*Direction*
Each entry below is to be given again word for word, with no pictures.

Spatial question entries
....................

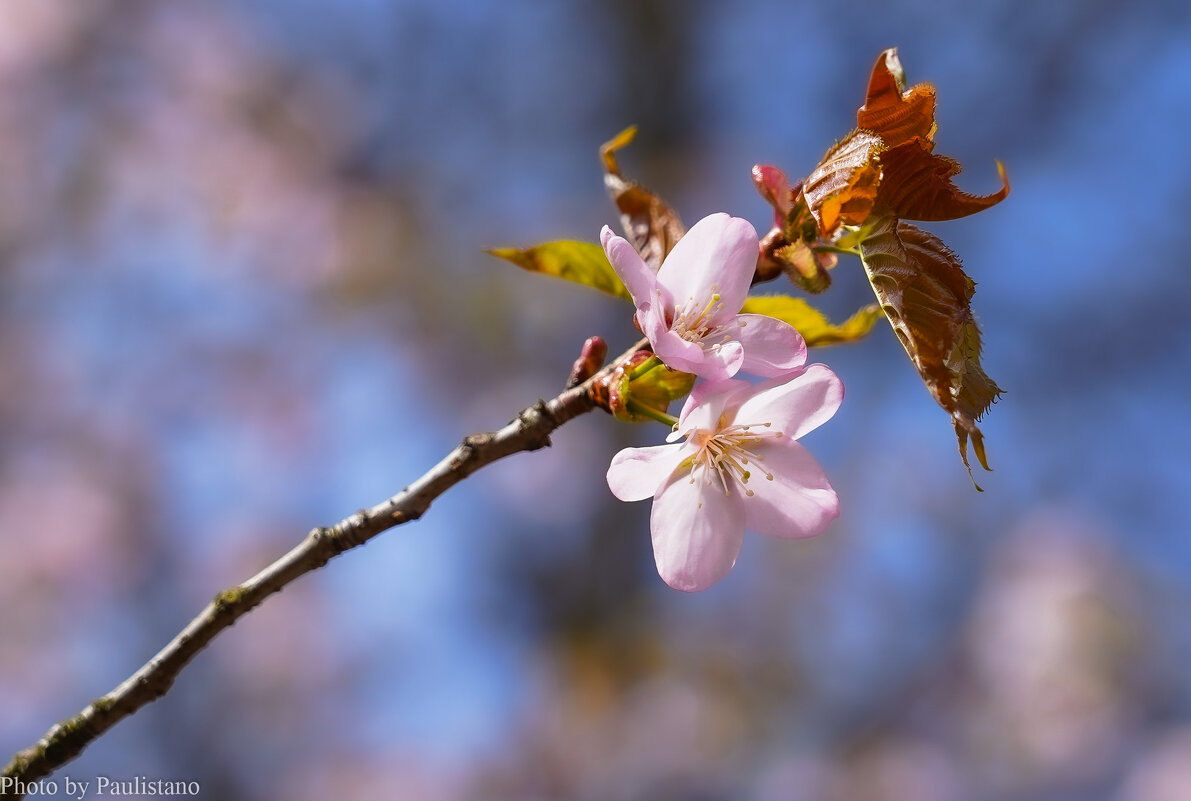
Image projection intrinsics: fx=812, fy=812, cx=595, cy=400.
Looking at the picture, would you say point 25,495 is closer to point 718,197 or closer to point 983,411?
point 718,197

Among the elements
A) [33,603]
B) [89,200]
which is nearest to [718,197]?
[89,200]

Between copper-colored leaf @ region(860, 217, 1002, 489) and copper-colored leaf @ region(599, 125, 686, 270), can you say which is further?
copper-colored leaf @ region(599, 125, 686, 270)

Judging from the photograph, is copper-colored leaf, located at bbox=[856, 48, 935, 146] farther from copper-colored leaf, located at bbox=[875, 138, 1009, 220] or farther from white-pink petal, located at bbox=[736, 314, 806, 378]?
white-pink petal, located at bbox=[736, 314, 806, 378]

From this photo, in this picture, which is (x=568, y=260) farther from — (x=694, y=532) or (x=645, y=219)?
(x=694, y=532)

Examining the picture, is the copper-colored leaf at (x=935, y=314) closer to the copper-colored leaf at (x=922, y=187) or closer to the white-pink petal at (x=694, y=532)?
the copper-colored leaf at (x=922, y=187)

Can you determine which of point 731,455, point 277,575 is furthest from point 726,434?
point 277,575

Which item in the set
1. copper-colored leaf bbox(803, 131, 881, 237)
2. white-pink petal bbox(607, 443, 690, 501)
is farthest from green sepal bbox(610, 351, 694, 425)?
copper-colored leaf bbox(803, 131, 881, 237)

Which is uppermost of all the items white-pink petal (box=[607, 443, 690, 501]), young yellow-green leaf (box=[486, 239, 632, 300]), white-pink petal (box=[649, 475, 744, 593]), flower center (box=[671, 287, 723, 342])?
young yellow-green leaf (box=[486, 239, 632, 300])
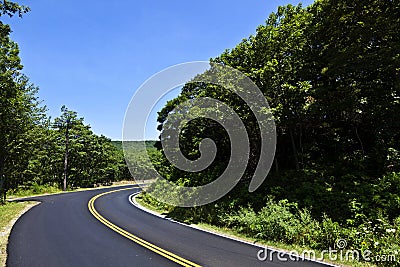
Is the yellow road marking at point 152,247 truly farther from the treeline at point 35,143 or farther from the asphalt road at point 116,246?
the treeline at point 35,143

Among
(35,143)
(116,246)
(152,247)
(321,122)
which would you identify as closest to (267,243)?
(152,247)

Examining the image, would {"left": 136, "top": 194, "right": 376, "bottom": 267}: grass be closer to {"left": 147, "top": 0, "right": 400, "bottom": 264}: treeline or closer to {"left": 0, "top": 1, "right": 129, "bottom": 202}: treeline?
{"left": 147, "top": 0, "right": 400, "bottom": 264}: treeline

....................

*Written solution*
Image projection intrinsics: fx=812, fy=812, cx=595, cy=400.
Looking at the picture, would you say point 25,495 is closer to point 718,197 or closer to point 983,411?
point 718,197

Among the elements
A) [33,603]
B) [89,200]
which is nearest to [718,197]?
[89,200]

Between copper-colored leaf @ region(860, 217, 1002, 489) and copper-colored leaf @ region(599, 125, 686, 270), can you say which is further?
copper-colored leaf @ region(599, 125, 686, 270)

Judging from the photograph, is copper-colored leaf, located at bbox=[856, 48, 935, 146] farther from copper-colored leaf, located at bbox=[875, 138, 1009, 220] or farther from white-pink petal, located at bbox=[736, 314, 806, 378]?
white-pink petal, located at bbox=[736, 314, 806, 378]

From this photo, in this picture, which is (x=568, y=260) farther from — (x=694, y=532) or (x=645, y=219)?
(x=694, y=532)

Examining the picture, is the copper-colored leaf at (x=935, y=314) closer to the copper-colored leaf at (x=922, y=187) or closer to the white-pink petal at (x=694, y=532)?
the copper-colored leaf at (x=922, y=187)

Can you determine which of point 731,455, point 277,575 is furthest from point 726,434?
point 277,575

Which item in the set
1. copper-colored leaf bbox(803, 131, 881, 237)
2. white-pink petal bbox(607, 443, 690, 501)
is farthest from green sepal bbox(610, 351, 694, 425)?
copper-colored leaf bbox(803, 131, 881, 237)

Which is uppermost of all the items white-pink petal (box=[607, 443, 690, 501]), young yellow-green leaf (box=[486, 239, 632, 300]), white-pink petal (box=[649, 475, 744, 593]), flower center (box=[671, 287, 723, 342])?
young yellow-green leaf (box=[486, 239, 632, 300])
Is the yellow road marking at point 152,247 truly farther from the treeline at point 35,143 or farther from the asphalt road at point 116,246?
the treeline at point 35,143

Among
(35,143)
(116,246)
(152,247)
(321,122)
which would you identify as closest to (267,243)?
(152,247)

Examining the image, would {"left": 136, "top": 194, "right": 376, "bottom": 267}: grass be closer to {"left": 147, "top": 0, "right": 400, "bottom": 264}: treeline or closer to {"left": 0, "top": 1, "right": 129, "bottom": 202}: treeline?
{"left": 147, "top": 0, "right": 400, "bottom": 264}: treeline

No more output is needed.